Threads syncronization in CUDA

144 views Asked by At

I have a 3D grid of 3D blocks, and within each block I need to compute sequentially on the "z" layers of the block. In other words, I want to execute first all (x,y,0) threads, then all (x,y,1), etc. I need to execute my threads layer by layer (counting layers by axis z). I know about the function __syncthreads(), but I don't know how to syncronize threads with it the way I want.

UPD:

 __global__ void Kernel(//some params)
 {


      //some code 
      __syncthreads();
 }

It syncronizes all the threads in the block. But I need to execute all the threads where z = 0, then all the threads where z=1, etc.

2

There are 2 answers

5
Noel On BEST ANSWER

You can use a simple loop, and specify the threads you want to do the work in each iteration.
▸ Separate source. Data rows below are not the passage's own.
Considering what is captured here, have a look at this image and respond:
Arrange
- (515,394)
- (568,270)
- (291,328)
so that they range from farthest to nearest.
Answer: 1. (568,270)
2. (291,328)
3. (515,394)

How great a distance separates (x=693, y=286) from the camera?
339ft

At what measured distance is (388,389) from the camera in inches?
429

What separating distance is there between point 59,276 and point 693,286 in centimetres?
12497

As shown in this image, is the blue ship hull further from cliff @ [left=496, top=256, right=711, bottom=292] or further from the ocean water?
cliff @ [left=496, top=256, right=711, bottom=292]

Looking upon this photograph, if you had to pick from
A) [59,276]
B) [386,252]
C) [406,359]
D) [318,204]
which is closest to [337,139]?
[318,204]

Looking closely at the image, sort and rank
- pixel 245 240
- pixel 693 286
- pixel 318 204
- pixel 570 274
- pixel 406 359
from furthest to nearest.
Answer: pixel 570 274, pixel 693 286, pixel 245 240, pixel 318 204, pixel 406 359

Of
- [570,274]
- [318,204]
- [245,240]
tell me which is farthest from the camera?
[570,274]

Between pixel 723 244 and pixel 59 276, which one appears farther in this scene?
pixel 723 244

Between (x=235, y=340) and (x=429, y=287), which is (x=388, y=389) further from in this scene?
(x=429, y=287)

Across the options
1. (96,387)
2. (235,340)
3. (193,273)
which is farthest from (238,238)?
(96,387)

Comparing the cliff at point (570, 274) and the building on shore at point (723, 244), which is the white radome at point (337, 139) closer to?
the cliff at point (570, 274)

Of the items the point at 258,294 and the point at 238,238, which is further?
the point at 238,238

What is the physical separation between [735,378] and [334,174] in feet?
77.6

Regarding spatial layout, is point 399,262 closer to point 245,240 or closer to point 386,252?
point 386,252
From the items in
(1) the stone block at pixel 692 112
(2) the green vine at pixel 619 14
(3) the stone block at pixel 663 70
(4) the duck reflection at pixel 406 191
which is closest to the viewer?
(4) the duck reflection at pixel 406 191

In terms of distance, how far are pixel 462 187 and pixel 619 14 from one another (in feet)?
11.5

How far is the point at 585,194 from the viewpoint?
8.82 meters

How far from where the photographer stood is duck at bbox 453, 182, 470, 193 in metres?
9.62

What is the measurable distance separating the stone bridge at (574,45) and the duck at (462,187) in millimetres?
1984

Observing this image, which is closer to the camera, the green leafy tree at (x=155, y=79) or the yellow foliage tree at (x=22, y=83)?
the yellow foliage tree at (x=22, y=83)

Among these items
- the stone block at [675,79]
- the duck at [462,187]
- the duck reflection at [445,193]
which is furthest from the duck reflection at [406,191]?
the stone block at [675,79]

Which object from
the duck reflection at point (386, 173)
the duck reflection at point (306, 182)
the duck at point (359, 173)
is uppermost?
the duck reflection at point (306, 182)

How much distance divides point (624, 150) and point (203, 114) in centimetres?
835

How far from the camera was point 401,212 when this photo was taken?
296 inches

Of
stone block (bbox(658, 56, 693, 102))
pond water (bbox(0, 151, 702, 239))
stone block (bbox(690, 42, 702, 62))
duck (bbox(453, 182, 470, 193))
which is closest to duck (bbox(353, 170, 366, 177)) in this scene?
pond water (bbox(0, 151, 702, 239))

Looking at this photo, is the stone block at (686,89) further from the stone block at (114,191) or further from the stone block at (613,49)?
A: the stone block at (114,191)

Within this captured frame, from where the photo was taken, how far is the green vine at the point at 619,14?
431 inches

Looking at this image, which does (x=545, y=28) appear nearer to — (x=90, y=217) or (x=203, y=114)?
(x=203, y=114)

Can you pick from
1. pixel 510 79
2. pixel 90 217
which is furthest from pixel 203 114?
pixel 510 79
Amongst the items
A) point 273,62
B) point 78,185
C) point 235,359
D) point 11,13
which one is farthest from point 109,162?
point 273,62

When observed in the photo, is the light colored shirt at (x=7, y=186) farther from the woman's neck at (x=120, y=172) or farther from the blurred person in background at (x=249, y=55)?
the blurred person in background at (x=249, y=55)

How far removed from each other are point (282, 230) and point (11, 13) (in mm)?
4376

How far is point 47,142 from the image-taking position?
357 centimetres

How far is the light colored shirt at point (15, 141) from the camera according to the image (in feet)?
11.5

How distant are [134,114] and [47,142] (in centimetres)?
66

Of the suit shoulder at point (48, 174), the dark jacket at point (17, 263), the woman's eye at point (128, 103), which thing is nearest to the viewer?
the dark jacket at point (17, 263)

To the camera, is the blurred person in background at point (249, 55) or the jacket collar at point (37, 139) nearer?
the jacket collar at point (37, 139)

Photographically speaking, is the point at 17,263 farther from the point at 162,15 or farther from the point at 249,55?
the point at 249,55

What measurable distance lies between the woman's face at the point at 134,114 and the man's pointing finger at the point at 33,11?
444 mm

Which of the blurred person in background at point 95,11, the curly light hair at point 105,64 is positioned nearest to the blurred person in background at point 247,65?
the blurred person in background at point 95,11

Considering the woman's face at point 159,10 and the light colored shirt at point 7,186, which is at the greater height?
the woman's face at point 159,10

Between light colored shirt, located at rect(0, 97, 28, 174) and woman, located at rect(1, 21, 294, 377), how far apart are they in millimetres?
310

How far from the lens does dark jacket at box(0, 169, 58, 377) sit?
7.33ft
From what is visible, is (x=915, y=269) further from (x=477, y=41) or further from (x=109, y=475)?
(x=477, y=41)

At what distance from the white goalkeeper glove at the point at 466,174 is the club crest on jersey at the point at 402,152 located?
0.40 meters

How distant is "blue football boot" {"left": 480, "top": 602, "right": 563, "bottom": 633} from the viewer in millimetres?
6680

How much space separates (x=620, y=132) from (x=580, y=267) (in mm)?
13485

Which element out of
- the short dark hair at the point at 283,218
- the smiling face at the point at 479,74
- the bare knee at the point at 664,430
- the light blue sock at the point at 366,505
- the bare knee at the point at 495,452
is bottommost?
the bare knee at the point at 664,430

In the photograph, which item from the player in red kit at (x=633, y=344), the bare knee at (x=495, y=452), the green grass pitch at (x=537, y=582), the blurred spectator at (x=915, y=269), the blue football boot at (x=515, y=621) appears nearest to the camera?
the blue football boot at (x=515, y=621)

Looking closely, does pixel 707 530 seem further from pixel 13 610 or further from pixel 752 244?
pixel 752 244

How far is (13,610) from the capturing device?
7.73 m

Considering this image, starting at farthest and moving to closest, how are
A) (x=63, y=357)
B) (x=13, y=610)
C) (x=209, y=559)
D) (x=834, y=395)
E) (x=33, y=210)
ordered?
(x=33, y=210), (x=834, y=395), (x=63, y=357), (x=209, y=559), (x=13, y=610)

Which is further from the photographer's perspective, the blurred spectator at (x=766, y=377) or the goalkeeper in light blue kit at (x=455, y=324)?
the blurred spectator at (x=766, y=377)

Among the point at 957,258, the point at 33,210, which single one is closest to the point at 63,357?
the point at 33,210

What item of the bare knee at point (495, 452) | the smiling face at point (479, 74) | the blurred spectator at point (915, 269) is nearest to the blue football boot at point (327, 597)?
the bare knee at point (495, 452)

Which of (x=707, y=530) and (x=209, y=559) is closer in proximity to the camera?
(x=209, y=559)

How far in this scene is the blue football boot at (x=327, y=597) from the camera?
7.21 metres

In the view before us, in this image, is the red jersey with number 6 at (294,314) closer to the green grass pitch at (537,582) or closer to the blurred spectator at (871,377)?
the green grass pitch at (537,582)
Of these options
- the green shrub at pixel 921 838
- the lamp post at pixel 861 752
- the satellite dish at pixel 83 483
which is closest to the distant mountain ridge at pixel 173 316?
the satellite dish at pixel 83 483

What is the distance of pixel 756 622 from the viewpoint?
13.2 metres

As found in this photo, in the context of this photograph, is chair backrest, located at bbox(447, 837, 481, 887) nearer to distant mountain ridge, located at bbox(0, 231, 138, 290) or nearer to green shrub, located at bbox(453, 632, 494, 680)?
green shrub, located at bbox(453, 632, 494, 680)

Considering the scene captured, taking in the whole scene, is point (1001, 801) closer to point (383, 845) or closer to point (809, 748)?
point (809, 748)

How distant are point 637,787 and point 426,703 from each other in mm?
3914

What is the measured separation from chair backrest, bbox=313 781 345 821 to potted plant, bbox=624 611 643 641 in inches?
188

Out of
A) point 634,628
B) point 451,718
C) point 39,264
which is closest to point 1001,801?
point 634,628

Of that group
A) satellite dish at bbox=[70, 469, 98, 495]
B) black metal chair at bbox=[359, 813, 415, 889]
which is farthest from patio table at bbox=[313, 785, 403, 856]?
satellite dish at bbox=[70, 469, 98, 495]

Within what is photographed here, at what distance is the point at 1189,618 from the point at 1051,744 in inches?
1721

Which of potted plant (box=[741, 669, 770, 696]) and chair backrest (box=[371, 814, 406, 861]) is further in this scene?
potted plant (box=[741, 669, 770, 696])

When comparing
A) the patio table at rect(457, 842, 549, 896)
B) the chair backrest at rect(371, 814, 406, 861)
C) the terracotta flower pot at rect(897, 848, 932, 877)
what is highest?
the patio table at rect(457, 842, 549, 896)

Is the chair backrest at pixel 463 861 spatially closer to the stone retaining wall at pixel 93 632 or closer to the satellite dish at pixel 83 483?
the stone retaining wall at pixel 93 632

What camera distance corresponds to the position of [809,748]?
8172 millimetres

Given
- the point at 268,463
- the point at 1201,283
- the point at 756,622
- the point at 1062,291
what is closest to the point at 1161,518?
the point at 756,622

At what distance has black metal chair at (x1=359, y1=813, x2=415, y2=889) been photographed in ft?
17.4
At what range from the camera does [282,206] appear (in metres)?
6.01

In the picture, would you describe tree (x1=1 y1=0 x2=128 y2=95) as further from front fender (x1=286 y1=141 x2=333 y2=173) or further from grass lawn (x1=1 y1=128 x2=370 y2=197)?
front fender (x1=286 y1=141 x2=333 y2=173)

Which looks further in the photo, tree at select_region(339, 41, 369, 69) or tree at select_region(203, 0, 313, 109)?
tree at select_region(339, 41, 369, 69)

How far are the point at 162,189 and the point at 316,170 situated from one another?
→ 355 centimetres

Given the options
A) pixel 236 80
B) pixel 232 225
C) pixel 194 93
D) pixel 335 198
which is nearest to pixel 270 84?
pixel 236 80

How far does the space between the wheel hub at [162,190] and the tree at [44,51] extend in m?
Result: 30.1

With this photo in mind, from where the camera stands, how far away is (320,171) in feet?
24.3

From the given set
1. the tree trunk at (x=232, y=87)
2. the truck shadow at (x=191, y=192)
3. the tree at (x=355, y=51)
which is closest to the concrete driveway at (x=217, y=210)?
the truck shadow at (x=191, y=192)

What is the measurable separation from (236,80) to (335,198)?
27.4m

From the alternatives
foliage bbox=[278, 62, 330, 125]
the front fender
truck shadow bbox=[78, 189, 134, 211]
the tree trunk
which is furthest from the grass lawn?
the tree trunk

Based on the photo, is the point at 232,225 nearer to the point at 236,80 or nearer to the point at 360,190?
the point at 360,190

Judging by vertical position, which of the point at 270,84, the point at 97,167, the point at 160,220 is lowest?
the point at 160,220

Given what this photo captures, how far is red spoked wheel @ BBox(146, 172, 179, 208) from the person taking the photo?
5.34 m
Something like:

for (int z = 0; z < zmax; z++) {
    if (threadIdx.z == z) { 
        //do whatever with x and y
    }
    __syncthreads();
}

In each iteration, threads with a specific z-index execute the instructions, while the others are idle; at the end of each iteration all threads synchronize.

5
Avi Ginsburg On

__syncthreads() blocks the threads within a block. If you insist on using __syncthreads() you would have to ensure that the block size is the same as a(x*y), which is not necessarily possible, and even then, the order of the blocks isn't guaranteed. An alternative way of obtaining your goal, would be to launch a kernel per layer, and sync between kernels (i.e. block kernel concurrency). That of course really depends on what your exact kernel does and if breaking it up like that is feasible.